La révolution du travail sur-mesure
A lire dans les Echos de ce 4 novembre 2020 l’analyse de Jean-Marc Vittori sur “la révolution du travail sur-mesure”.
Extrait :
Jusqu’au XVIIIe siècle, la nature guidait l’organisation de la production. Le rythme des saisons, dans des sociétés agricoles. Le rythme des jours et des nuits, alors que la lumière était rare et chère. L’horloge apparaît au clocher de l’église pour indiquer l’heure de la messe, pas celle du travail. L’artisanat est souvent fait à la maison. Sur les pentes de la Croix-Rousse à Lyon, il y a encore des immeubles entiers d’appartements avec quatre mètres sous plafond pour y caser des métiers à tisser.
L’industrialisation bouscule ces organisations. Comme le repère dès 1776 Adam Smith, l’un des pères fondateurs de la science économique, le travail se spécialise pour devenir plus efficace. Dans la manufacture d’épingles qu’il décrit, un ouvrier tire le fil métallique, le second le dresse, le troisième le coupe, un quatrième forme la pointe… A l’usine comme dans les mines, les tâches s’enchaînent. Pour être efficaces, les ouvriers doivent être là tous en même temps.
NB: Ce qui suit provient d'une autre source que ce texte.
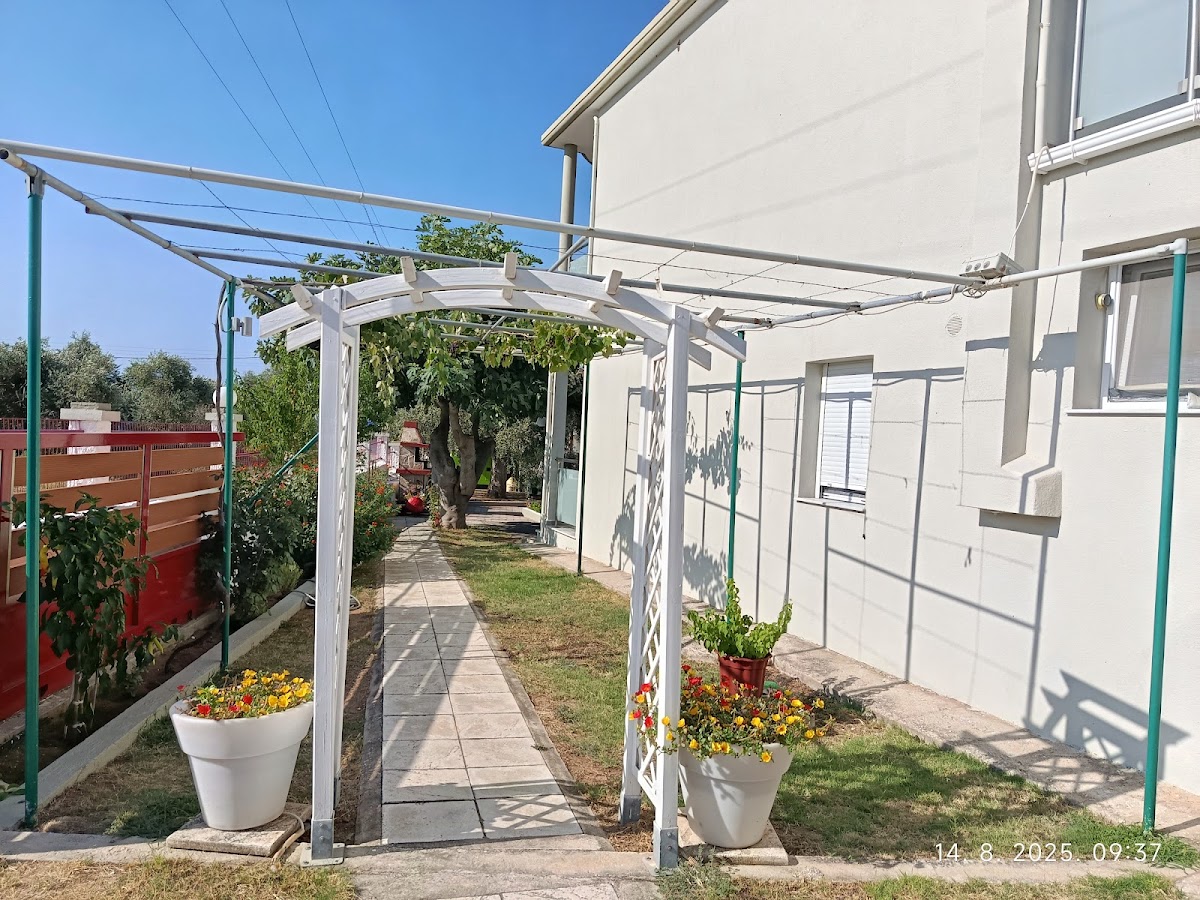 Studios Astris — cazare în Astris, Thassos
Automatisation du travail routinier
Bientôt, l’organisation du travail devient scientifique. Et l’électricité permet de travailler la nuit. La chaîne de montage automobile inventée par Henry Ford, qui passera plus tard en 3×8, constitue l’apogée de ce modèle. L’entreprise fonctionne alors comme un théâtre, selon le principe d’unité que décrivait Boileau : « Qu’en un lieu, qu’en un jour, un seul fait accompli… » Cette unité permet aussi aux salariés de bloquer facilement l’entreprise et donc d’obtenir leur part des gains de productivité.
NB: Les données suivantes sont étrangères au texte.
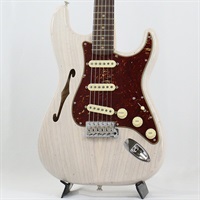 Postmodern Stratocaster Journeyman Relic w/ Closet Classic Hardware (Aged White Blonde) [SN.XN16711]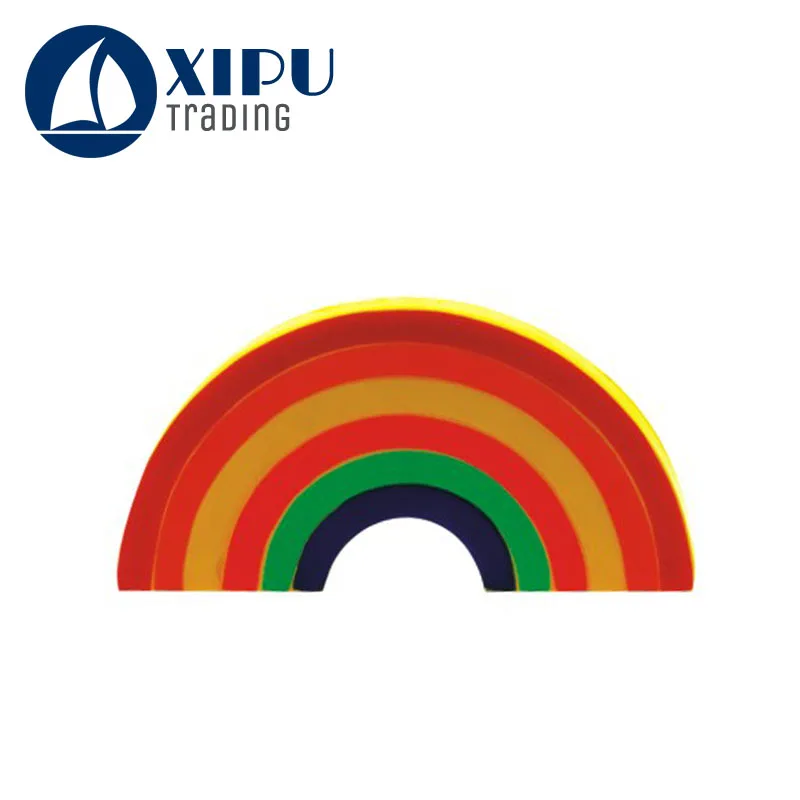 Promotional syringe shape PU stress relief toy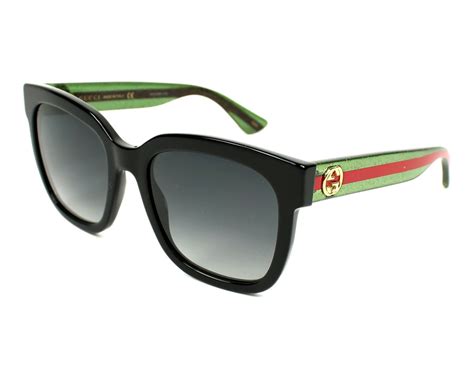 solaire femme gucci|Gucci Sunglasses for Women .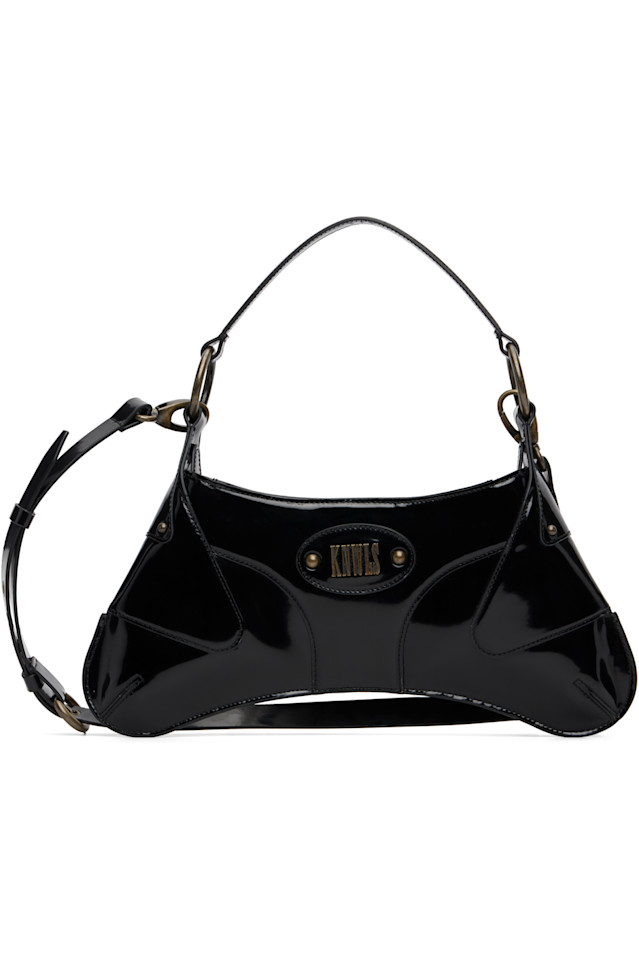 Сумка Razr Knwls, черный
Сумка Razr Knwls, черный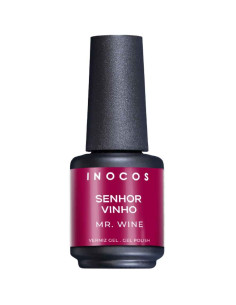 Sr. Vinho 15ml - Inocos Coleção Ah! Fadista por Gisela João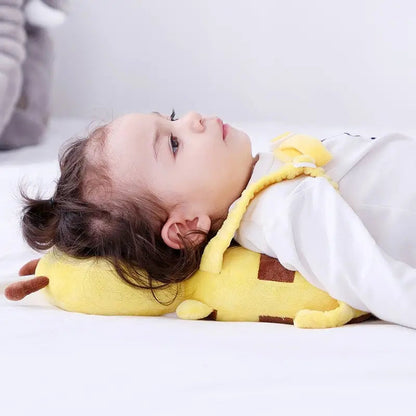 Babyskyddskudde – LittleGuard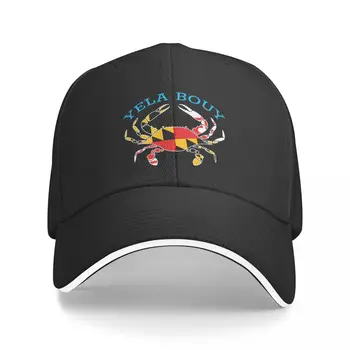 חדש Yela Bouy סרטן חברת כובע בייסבול גדול גודל הכובע יוקרה כובע כובע חוף אלגנטי כובעי נשים גברים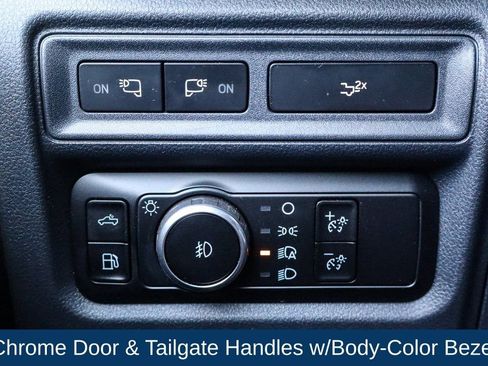 Used 2023 Ford F150 XLT w/ Equipment Group 302A High image 23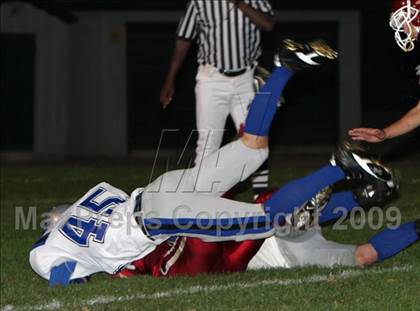 Thumbnail 3 in Encina vs. Capital Christian photogallery.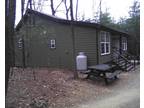 2br - Cabin in the Woods-Daily*Weekend*Weekly Available.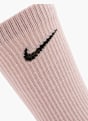 Nike Socken Beige 135162 3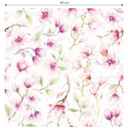 Mønstertapet UN Designs - Magnolia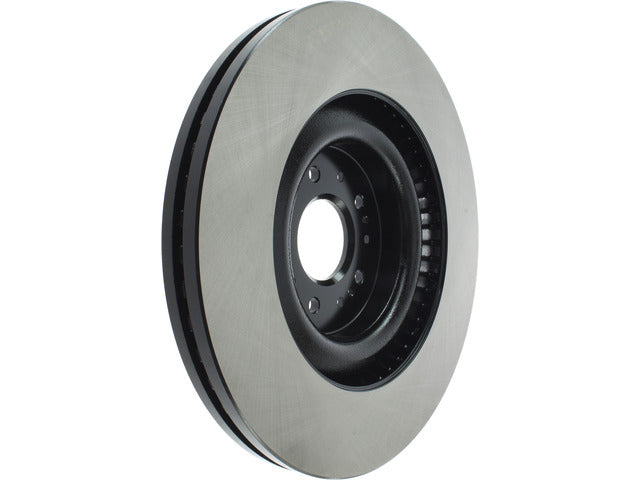 Disc Brake Rotor Centric Parts 120.51056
Mais depuis, le travail a changé de nature. L’essentiel de ce qui relève des gestes répétitifs, du travail routinier a été automatisé ou va l’être. L’entreprise est de moins en moins un lieu de reproduction machinale et de plus en plus un « dispositif de création collective », pour reprendre l’expression des chercheurs de l’Ecole des mines Armand Hatchuel et Blanche Segrestin. Dès lors, l’unité de lieu, de temps et même d’action n’est plus nécessaire.
Difficultés de formation
Avec les outils numériques, il devient possible d’organiser une bonne partie du travail de façon complètement différente – c’est précisément ce qui se passe pendant le confinement. Un mot forgé pour décrire les mutations de la télévision s’applique aussi au travail : la « délinéarisation ». Le téléspectateur regarde son programme quand il veut, où il veut. Beaucoup de travailleurs peuvent désormais exercer leur activité où ils veulent, quand ils veulent, sans nuire à leur productivité. Et beaucoup y aspirent.
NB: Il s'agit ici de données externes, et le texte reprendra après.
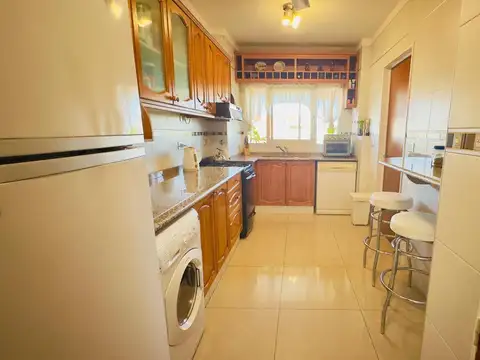 Departamento en Venta en Nuñez, USD 299.000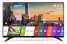 LG 55" LED TV55LJ615V Full HD/DVB-T2CS2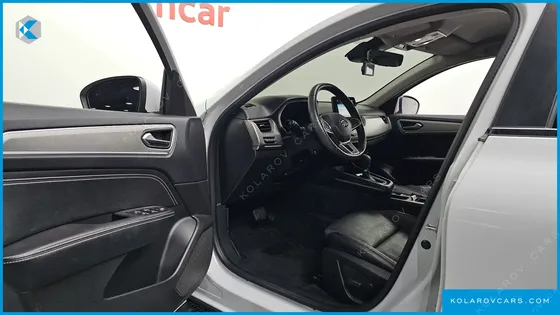 RENAULT KOREA XM3 1.3 TCE RE INSPIRE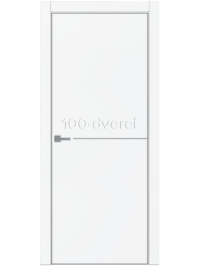 Межкомнатная дверь Тамбурат-4102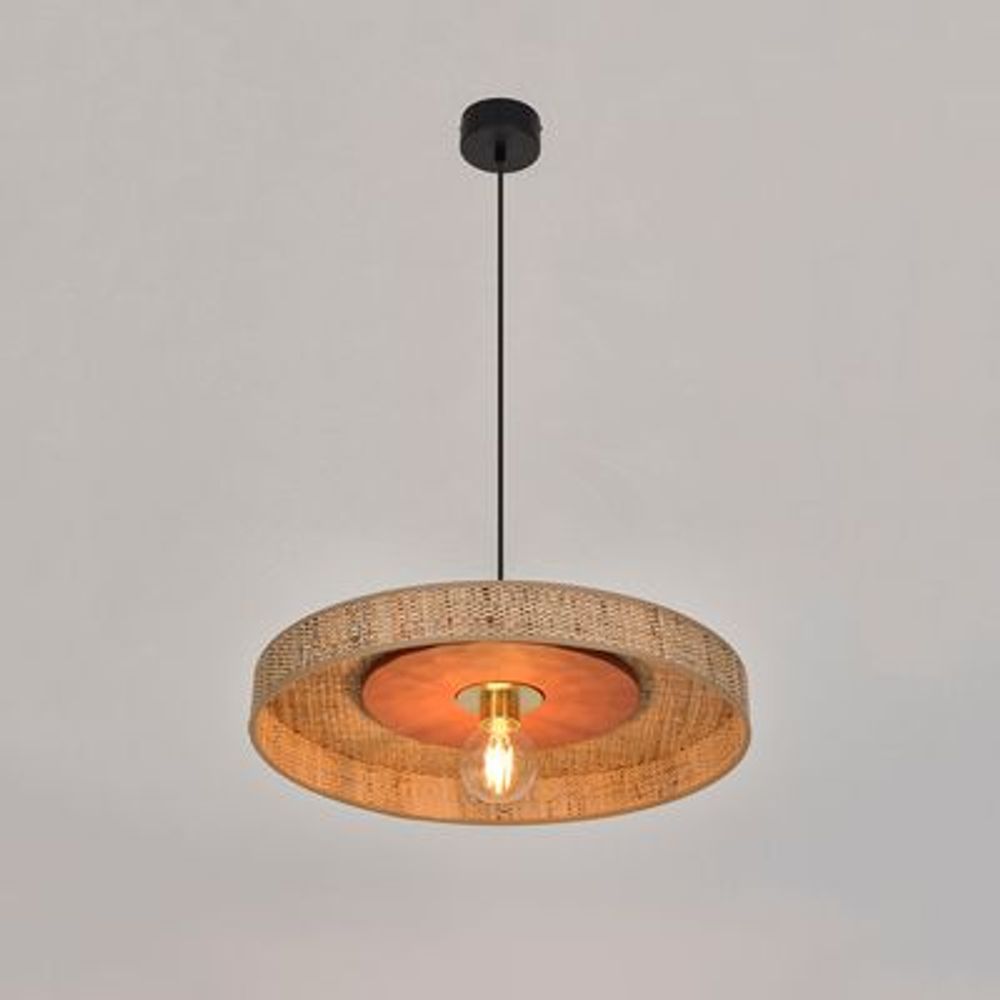 Hanging lights - PORTINATX pendant light D50 - MARKET SET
A lire également dans les Echos du même jour : l’éditorial de David Barroux : “La face sombre du télétravail”.
Extrait :
Mais c’est à plus long terme que le télétravail pourrait fragiliser structurellement le salariat. Aux Etats-Unis, certains géants de la tech ont déjà demandé à leurs salariés qui ont quitté un San Francisco hors de prix d’accepter des baisses de salaire . Demain, une entreprise parisienne pourrait embaucher des comptables en province en leur demandant de partager l’économie réalisée sur le logement.
Et après-demain, qu’est-ce qui empêchera une entreprise d’inciter ses comptables à travailler d’Irlande comme les Gafa le font déjà pour économiser des charges sociales? Ne pourra-t-on pas aller plus loin en passant par des « freelancers » ou des sociétés de services basées à Bangalore ? Il n’y a pas que les call-centers ou le support IT qui pourront s’externaliser demain. Une entreprise qui perd son esprit d’équipe perdra en créativité mais la tentation des économies à court terme risque d’être forte.
Côté face, pour en employeur, faire travailler un salarié de chez lui, c’est commencer à s’en éloigner. Et il est toujours plus facile de licencier quelqu’un qu’on ne connaît pas.
Le télétravail a de nombreux mérites. Mais comme souvent, tout est affaire de proportions. Car en cas d’overdose, il y a de fortes chances que ce soit le salarié qui y perde.